Suite à des comportements anormaux (cf. intention de se châtrer...), il débuta en novembre 1929 un traitement psychanalytique. Cette cure d’un an n'était autre, dans ses premiers, qu’un couteau dans la plaie.

Devenu pratiquement fou, il décida sur conseil de son médecin, d'effectuer un voyage de deux ans en Afrique, comme membre d’une mission d’ethnographe. A Gondar, il tomba amoureux d’une Ethiopienne syphilique correspondant à son double idéal de Judith et de Lucrèce.

Il revint en 1933 en ayant tué le mythe du voyage en tant que moyen d’évasion.

L’auteur allait mieux.

Selon lui, le monde manquerait du « pourquoi je serais capable de mourir ».

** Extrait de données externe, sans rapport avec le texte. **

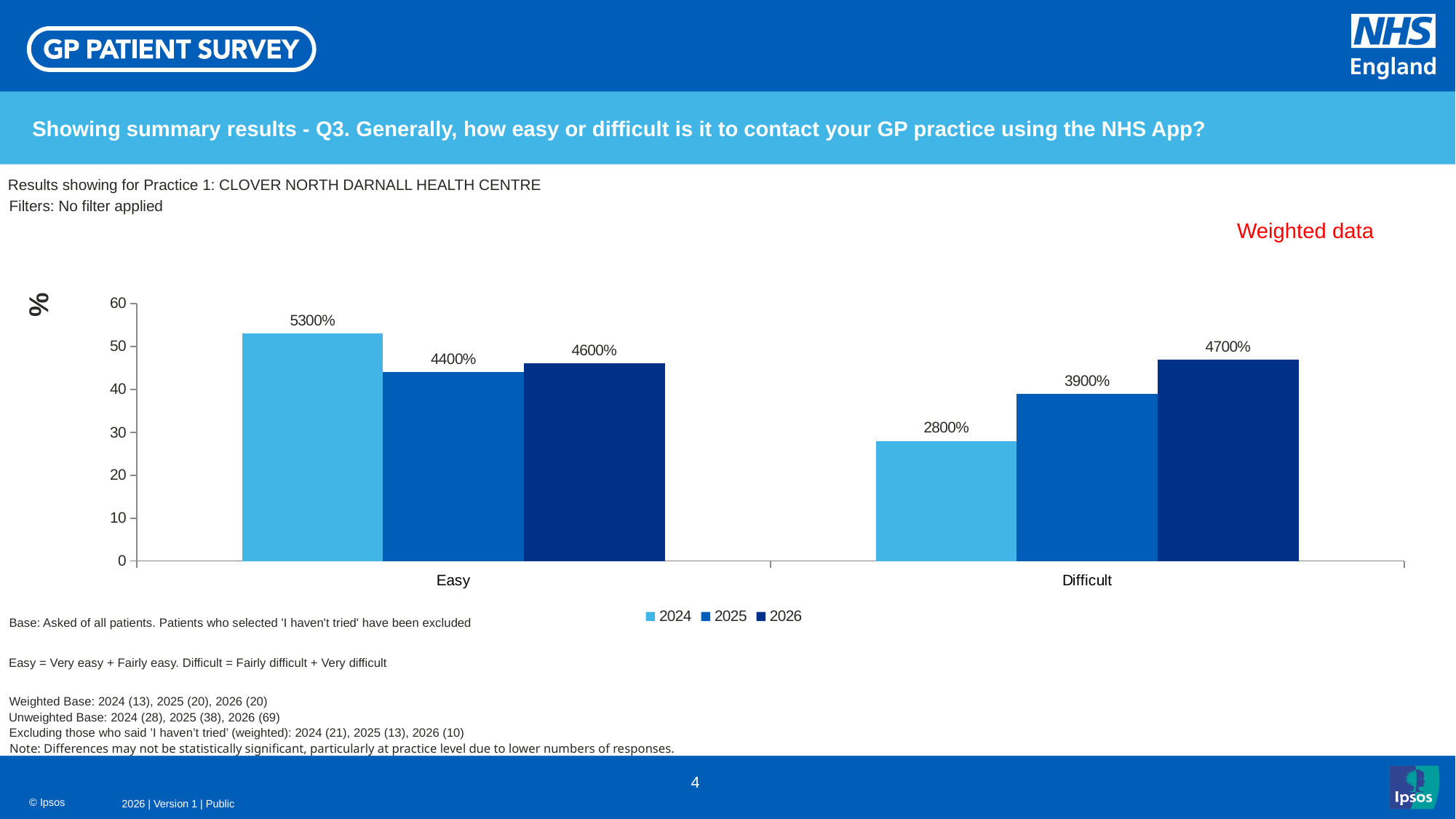
Which year has the highest bar in the Easy category? 2024 Is the 2024 bar in the Difficult category greater or less than 30 on the axis? less What is the data label for 2025 in the Difficult category? 3900% What is the data label for 2026 in the Easy category? 4600% Do the bars in the Difficult category rise or fall from 2024 to 2026? Rise Which is larger in the Difficult category: the 2025 bar or the 2026 bar? 2026 How many series does the legend list? 3 What is the data label for 2024 in the Easy category? 5300% What kind of chart is shown on the slide? Bar chart Which year has the lowest bar in the Difficult category? 2024 How many categories are shown on the x axis? 2 What is the data label for 2024 in the Difficult category? 2800%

Peu à peu, il comprit que la figure de Judith signifiait pour lui la castration et que sa recherche obstinée du châtiment n'était autre que le fruit de son éducation catholique.

Ce semblant de calme toucha promptement à sa fin, laissant place à un nouvel enfer, marqué par le rêve d’« émancipation » (cf. A.M. lui jetant des pierres et l’assommant, il se réveilla en hurlant à la fois de plaisir et d’angoisse).

Deux autres songes, « La femme Turban » et « L’Ombilic saignant », furent en lien avec ces événements, dernières apparitions de Lucrèce et de Judith.